» TEXT SECTION

Introduction

This is a project management project. The aim of this project is the development of convenient R-related project management tools.

Motivation

I am working on these tools to enhance my own workflow across multiple R projects.

Details

R code for the project will be compiled into an R package, rpm for easy use. This is a personal package and will not be available anywhere but my Github repository, but you are welcome to explore the package and functions. It is unlikely that you would manage your R projects in the same manner that I do, but if you do, or just want some ideas, feel free to explore.

Capabilities

The rpm package offers a collection of functions ranging from creating new projects to compiling project websites. With rmp you can:

  • Create a new project
  • Bulk generate Rmd files associated with project R scripts
  • Update Rmd yaml front-matter contents
  • Append Rmd files with new code chunk identifiers after code is added to project R scripts
  • Bidirectional conversion between Rmd and Rnw files
  • Bulk file organization after generating a large number of final and intermediary project documentation files of various formats
  • Functions for generating a project-specific website, great for hosting on the gh-pages branch of your Github project repo
  • Functions for generating a Github user account website
  • Multi-project hierarchy diagram
  • Project-specific code flow diagram

Limitations

The project management code is not yet in package form. Additional features are yet to be incorporated. Below are specific limitations related to the above highlighted capabilities.

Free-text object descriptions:
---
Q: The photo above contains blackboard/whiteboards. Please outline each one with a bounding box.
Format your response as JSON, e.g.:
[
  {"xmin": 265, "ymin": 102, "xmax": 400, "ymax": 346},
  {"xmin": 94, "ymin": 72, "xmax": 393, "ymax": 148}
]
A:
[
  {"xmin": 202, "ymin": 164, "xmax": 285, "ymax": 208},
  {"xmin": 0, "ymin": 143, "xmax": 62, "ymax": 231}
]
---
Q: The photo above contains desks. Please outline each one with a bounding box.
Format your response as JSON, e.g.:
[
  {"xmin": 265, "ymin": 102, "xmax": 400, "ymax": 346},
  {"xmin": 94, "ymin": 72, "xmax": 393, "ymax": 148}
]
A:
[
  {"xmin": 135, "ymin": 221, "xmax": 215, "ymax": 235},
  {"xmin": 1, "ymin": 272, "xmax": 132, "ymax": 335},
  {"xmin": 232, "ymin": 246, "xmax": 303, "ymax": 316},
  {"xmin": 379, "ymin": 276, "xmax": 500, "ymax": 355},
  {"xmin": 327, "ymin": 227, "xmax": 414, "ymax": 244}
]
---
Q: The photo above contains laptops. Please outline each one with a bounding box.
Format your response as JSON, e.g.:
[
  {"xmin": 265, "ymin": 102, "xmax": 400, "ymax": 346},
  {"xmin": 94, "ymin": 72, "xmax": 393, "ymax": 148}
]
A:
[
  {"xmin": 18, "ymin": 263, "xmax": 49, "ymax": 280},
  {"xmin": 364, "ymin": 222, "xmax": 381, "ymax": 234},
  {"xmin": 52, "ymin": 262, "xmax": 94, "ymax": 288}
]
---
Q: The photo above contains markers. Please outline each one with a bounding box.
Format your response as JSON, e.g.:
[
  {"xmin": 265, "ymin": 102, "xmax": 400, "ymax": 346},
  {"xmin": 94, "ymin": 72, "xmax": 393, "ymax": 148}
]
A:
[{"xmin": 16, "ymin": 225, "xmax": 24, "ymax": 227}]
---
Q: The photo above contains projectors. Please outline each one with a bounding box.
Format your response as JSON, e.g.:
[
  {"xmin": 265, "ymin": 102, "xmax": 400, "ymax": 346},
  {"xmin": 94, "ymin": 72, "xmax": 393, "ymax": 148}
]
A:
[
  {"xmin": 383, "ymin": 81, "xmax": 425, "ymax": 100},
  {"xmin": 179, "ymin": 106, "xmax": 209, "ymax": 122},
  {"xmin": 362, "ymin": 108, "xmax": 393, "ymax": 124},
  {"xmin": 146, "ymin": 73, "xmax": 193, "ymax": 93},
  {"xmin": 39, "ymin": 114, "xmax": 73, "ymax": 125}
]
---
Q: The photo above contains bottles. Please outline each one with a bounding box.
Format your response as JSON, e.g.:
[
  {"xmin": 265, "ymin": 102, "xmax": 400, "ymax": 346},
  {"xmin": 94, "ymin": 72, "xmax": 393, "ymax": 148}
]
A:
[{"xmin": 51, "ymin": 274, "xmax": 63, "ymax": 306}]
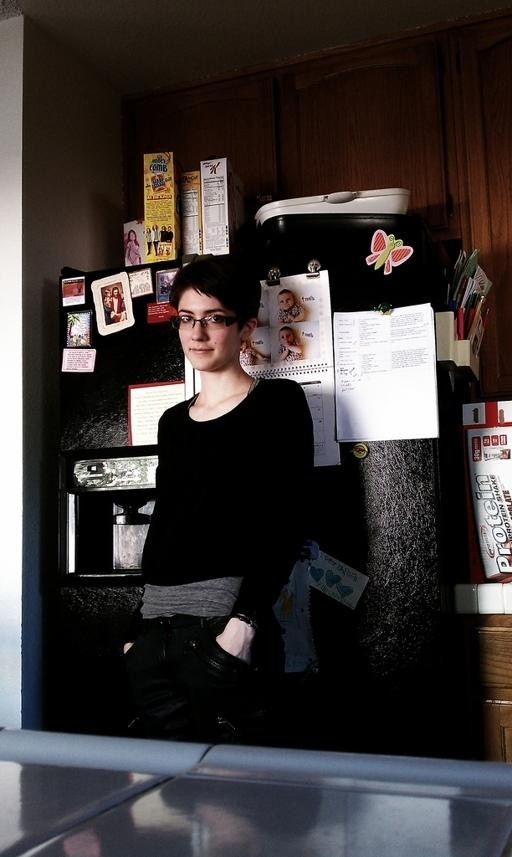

» EXERCISE 1
According to the rpm package text, why is its author developing these R project management tools? Answer in one to three sentences.
» EXERCISE 2
Answer these questions about the rpm package text:
(a) What will the project's R code be compiled into?
(b) Where will the package be available?
(c) Between which two file types does the package offer bidirectional conversion?
» EXERCISE 3
Pick up the rpm package text after its final sentence and continue it.

» REPLY 1
The author is developing the tools to enhance their own workflow across multiple R projects.

» REPLY 2
(a) An R package named rpm.
(b) Only in the author's Github repository.
(c) Rmd and Rnw files.

» REPLY 3
Files

While rpm assists with project documentation, this mainly takes the form of file generation and appending. Documentation is unique to every project of course. Every script is different. The most that is possible with Rmd generation and updating is to auto-fill commonly used code chunk names and metadata. Each document must be written individually by the author, but when a project has many R scripts requiring documentation, it is nice to not have to create all the corresponding Rmd files by hand and copy and paste generic contents.

Conversion

Conversion between Rmd and Rnw files also cannot be perfectly general. I have written this code mainly to account for the limited types of content and formatting which I tend to include in my own Rmd and Rnw files. The documentation on the conversion code (which you can find in html or pdf!) lists some rules and assumptions I make about my own documentation, which defines the context in which the conversion functions in rpm operate. I may continue to expand the conversion code into some horrendous collection of functions and enclosures which take into account evermore idiosyncrasies that I find between my Rmd and Rnw files. However, this is obviously not something I can make account for the content and formatting of other people’s files.

R, Rstudio, knitr, rmarkdown, MikTeX, Pandoc, Windows, Linux,… OH MY!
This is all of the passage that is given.